• Фрагмент текста
Как и все мальчишки восьмидесятых (да и вообще вся пацанва с той поры, как были изобретены и вошли в обиход селитра, порох и другие химические соединения), мы любили что-нибудь взорвать, чем-нибудь грохнуть и постоянно это делали. Чемпионом в этой области по сей день, в моем восприятии мира, остается трехлетний на время свершения «теракта» брат подруги по студенческому клубу института, который в унитазе городской квартиры взорвал динамитную шашку, вытащенную из беспечно оставленного открытым сейфа отца-охотника. Последствия взрыва были и масштабны и плачевны: перепуганные насмерть бабушка и соседи, находившиеся не на работе в то утро; вдребезги разлетевшийся и разворотивший весь недавний ремонт туалета унитаз; затопленные водой и экскрементами пол квартиры и соседи снизу… В общем, глобально. Мы, в сравнении с ним были мелкой шпаной.

Греясь после купания на пруду у костра из старых автомобильных покрышек, которые валяются до сих пор практически везде (надо отметить, что при долгом стоянии около такого костра мы покрывались слоем черной сажи и от наших волос немилосердно воняло жженой резиной), мы, еще первоклассники, подражая старшим, обнаружили, что если в костер бросить кусок шифера, то он через некоторое время взрывается. Стоит приличный грохот, головешки, куски резины летят из костра в разные стороны, а если несколько кусков бросить, то образуется небольшая канонада. Серьезных травм в этих случаях я не припоминаю, но ожоги от горящих разлетающихся частей костра случались достаточно часто, особенно, когда кто-нибудь подкладывал шифер «в тихую», а потом уже вокруг костра собирался кружок, состоящий из любителей весеннего купания, трясущихся, с синими губами, в чумазых от глины, сырых трусах.

• Исходные строки
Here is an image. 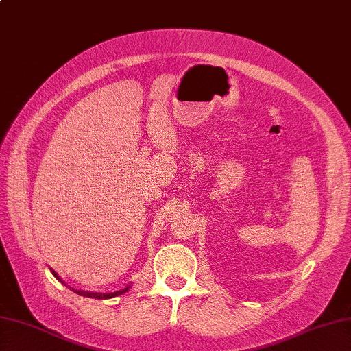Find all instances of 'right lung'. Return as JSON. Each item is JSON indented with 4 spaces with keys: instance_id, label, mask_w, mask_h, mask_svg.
<instances>
[{
    "instance_id": "add662e5",
    "label": "right lung",
    "mask_w": 351,
    "mask_h": 351,
    "mask_svg": "<svg viewBox=\"0 0 351 351\" xmlns=\"http://www.w3.org/2000/svg\"><path fill=\"white\" fill-rule=\"evenodd\" d=\"M53 272V276L58 278V280H61L59 278V276L56 274L55 271H52ZM130 289V286H128L126 289H123V290H117V292H114V293H92V292H83V290H74L75 293H79V295H82V296H86V298H95V299H108V298H113V296H117V295H122V293H125L126 290Z\"/></svg>"
}]
</instances>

• Выполните задание
Перепишите отрывок о мальчишеских взрывах, начиная с "Как и все мальчишки" и до "были мелкой шпаной." включительно, поменяв "бабушка" на "тетя". Строки здесь никакой роли не играют.

• Решение задания
Как и все мальчишки восьмидесятых (да и вообще вся пацанва с той поры, как были изобретены и вошли в обиход селитра, порох и другие химические соединения), мы любили что-нибудь взорвать, чем-нибудь грохнуть и постоянно это делали. Чемпионом в этой области по сей день, в моем восприятии мира, остается трехлетний на время свершения «теракта» брат подруги по студенческому клубу института, который в унитазе городской квартиры взорвал динамитную шашку, вытащенную из беспечно оставленного открытым сейфа отца-охотника. Последствия взрыва были и масштабны и плачевны: перепуганные насмерть тетя и соседи, находившиеся не на работе в то утро; вдребезги разлетевшийся и разворотивший весь недавний ремонт туалета унитаз; затопленные водой и экскрементами пол квартиры и соседи снизу… В общем, глобально. Мы, в сравнении с ним были мелкой шпаной.